Consumers contrasted the reliability of their information sources in terms of the key constructs of perceived knowledge, training and trustworthiness. When comparing the doctor and pharmacist to the other information sources that they used, consumers judge the health professionals as more reliable on the basis of their knowledge, training, trustworthiness and experience. Similar reasons have been cited elsewhere for patients wishing to use the doctor and pharmacist as their primary information source for medicines [10]. The internet was contrasted with alternative information sources as being seen as coming from a knowledgeable source but less trustworthy and up- to-date. This perception has been reported in other studies where the internet was ranked as the fourth most distrusted information source [11], and also acknowledged as potentially an unreliable source of information [31]. This may be explained by difficulties experienced by consumers in determining the trustworthiness of the source [15]. Written information in comparison with the internet was regarded as coming from a more trustworthy and knowledgeable source. This also has been reported previously where credibility and accuracy were considered important by consumers for written medicines information [32]. In the report by Bunn, media was also regarded as less accurate and credible when compared with other information sources [32]. This was a perception reflected by the consumers in our study where media was regarded as coming from neither a trustworthy nor knowledgeable source. These latter two findings suggest that although consumers access the internet and the media as sources of information on medicines, they do acknowledge that there are limitations on the reliability of these sources. The repertory grid technique provided an excellent tool for eliciting key discretionary themes that consumers use to evaluate the reliability of their information sources.

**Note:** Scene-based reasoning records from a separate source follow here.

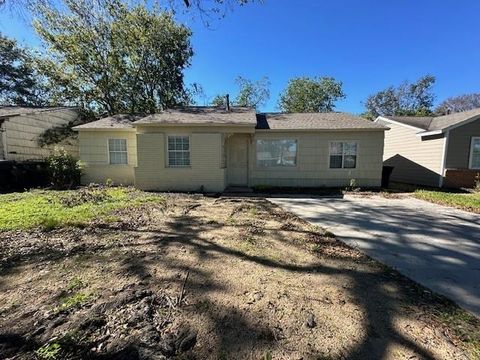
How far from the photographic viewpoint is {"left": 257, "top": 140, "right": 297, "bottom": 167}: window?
12180 mm

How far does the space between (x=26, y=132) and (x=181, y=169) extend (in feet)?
26.6

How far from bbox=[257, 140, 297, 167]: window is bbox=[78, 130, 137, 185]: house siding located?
230 inches

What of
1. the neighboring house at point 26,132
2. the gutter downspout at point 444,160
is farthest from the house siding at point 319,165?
the neighboring house at point 26,132

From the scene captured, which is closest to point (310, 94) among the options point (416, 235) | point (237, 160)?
point (237, 160)

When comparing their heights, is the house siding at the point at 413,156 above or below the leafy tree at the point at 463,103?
below

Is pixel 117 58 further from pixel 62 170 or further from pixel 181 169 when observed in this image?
pixel 181 169

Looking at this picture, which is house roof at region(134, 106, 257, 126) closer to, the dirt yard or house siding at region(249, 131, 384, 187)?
house siding at region(249, 131, 384, 187)

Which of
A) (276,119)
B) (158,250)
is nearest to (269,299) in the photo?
(158,250)

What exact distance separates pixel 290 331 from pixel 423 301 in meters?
1.58

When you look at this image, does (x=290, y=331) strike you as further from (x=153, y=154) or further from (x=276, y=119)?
(x=276, y=119)

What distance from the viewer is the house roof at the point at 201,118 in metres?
11.0

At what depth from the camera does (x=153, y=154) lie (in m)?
11.1

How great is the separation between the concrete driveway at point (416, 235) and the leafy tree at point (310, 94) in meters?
26.3

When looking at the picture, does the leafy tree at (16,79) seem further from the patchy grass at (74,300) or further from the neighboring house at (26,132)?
the patchy grass at (74,300)
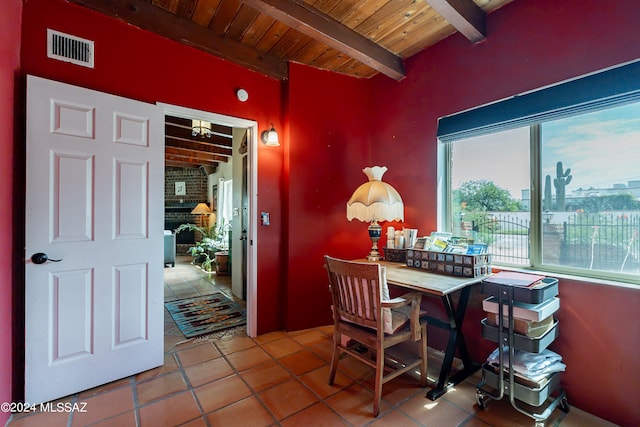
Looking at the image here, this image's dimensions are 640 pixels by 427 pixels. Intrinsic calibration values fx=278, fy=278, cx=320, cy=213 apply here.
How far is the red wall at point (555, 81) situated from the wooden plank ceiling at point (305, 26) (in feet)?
0.61

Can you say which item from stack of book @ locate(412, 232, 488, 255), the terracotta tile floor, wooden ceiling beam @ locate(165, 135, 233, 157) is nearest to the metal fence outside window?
stack of book @ locate(412, 232, 488, 255)

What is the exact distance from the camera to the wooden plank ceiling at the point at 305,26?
2.03m

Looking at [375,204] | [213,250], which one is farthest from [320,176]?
[213,250]

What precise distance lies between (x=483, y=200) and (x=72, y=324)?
10.3 feet

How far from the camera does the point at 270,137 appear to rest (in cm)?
267

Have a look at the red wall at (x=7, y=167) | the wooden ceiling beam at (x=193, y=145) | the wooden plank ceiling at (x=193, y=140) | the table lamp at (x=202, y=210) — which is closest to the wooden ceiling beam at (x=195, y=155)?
the wooden plank ceiling at (x=193, y=140)

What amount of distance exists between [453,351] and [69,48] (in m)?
3.34

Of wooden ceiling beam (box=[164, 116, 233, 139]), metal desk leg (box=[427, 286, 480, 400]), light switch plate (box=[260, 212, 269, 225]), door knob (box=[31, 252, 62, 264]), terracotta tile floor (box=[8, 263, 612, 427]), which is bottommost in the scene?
terracotta tile floor (box=[8, 263, 612, 427])

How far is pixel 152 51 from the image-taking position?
85.5 inches

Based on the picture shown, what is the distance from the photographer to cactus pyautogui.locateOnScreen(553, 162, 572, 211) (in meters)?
1.88

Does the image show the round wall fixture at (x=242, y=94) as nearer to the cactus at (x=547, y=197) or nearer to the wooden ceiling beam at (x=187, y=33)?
the wooden ceiling beam at (x=187, y=33)

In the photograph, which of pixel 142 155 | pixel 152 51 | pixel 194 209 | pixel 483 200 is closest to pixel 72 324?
pixel 142 155

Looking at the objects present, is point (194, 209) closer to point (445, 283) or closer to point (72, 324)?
point (72, 324)

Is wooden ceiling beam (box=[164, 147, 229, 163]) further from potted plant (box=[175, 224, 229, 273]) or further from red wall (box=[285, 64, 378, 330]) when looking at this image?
red wall (box=[285, 64, 378, 330])
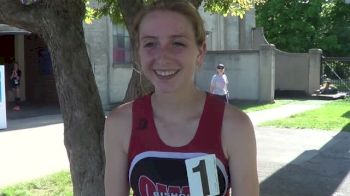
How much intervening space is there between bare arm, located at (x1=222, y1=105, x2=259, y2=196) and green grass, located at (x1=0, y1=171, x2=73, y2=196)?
4829 mm

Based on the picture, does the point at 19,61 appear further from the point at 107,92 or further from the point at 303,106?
the point at 303,106

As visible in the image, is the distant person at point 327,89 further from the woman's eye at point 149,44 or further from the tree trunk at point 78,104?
the woman's eye at point 149,44

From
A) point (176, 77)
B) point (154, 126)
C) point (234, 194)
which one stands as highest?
point (176, 77)

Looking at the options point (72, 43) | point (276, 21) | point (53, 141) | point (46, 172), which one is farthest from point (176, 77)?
point (276, 21)

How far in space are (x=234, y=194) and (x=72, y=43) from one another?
7.29 ft

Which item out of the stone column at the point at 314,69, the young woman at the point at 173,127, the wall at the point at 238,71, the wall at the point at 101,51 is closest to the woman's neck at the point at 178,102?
the young woman at the point at 173,127

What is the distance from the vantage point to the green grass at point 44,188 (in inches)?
261

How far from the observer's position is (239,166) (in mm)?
2008

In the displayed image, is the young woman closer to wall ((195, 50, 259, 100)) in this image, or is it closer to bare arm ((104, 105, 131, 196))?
bare arm ((104, 105, 131, 196))

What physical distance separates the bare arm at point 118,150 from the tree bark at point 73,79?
1.81m

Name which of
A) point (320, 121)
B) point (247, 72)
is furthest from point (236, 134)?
point (247, 72)

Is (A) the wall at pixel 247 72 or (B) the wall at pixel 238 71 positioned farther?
(B) the wall at pixel 238 71

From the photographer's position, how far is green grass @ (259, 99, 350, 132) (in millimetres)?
13719

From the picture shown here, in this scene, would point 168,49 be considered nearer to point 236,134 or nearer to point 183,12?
point 183,12
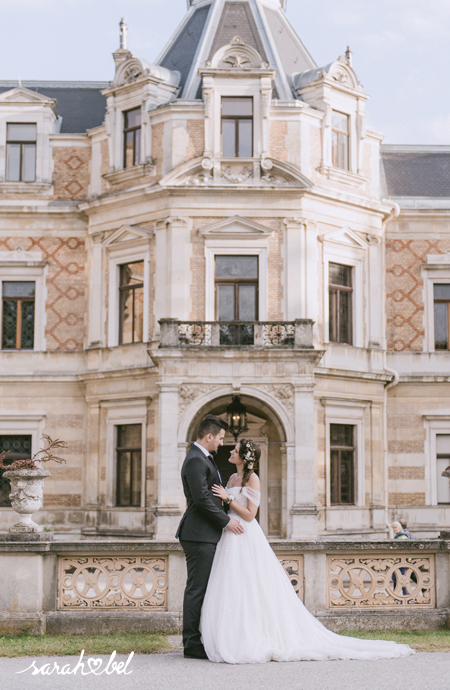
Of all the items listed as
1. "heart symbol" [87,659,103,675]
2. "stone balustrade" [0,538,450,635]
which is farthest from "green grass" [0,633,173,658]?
"heart symbol" [87,659,103,675]

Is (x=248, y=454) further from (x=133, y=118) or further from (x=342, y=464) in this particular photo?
(x=133, y=118)

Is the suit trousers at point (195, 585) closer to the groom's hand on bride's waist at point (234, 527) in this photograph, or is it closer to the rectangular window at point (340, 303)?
the groom's hand on bride's waist at point (234, 527)

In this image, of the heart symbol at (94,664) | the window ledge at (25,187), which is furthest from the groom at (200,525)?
the window ledge at (25,187)

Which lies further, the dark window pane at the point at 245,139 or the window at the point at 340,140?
the window at the point at 340,140

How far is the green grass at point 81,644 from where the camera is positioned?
7762mm

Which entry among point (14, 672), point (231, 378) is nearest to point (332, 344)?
point (231, 378)

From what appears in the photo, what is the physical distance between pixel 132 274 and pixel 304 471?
6559 millimetres

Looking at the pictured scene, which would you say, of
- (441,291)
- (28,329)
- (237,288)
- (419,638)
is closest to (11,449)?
(28,329)

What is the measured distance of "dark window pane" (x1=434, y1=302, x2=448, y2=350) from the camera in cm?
2344

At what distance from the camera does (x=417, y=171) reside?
82.0ft

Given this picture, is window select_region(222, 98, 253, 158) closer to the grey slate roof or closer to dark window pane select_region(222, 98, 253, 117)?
dark window pane select_region(222, 98, 253, 117)

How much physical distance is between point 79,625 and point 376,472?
13.8m

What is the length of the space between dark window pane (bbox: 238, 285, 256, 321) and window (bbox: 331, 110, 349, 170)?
157 inches

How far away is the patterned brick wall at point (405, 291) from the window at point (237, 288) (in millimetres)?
4331
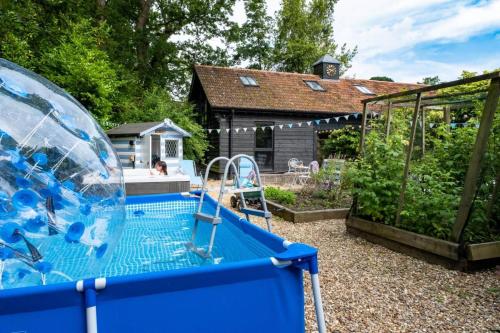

There are limitations that must be considered in interpreting the results of this study. The convenience sample may not be reflective of all consumers who seek information on medicines. The consumers who did not complete the interview or could not generate constructs may have very different perceptions of their medicine sources although often they would claim that they regarded them to be equally reliable. The fact that the interviews were conducted within the community pharmacy may have resulted in a more favourable response to the pharmacist as a reliable source of medicine information.

Conclusion

The repertory grid technique was successful in identifying the information sources consumers accessed to find out about their medicines and also in identifying the perception of these sources in terms of their reliability. The repertory grid provided a different approach to identifying consumer perceptions without introducing interviewer generated themes that may not have been meaningful to the participant. Thus this technique could offer a valuable tool for future research into consumer preferences for their treatment options or establishing perceptions towards medications and subsequent compliance with these.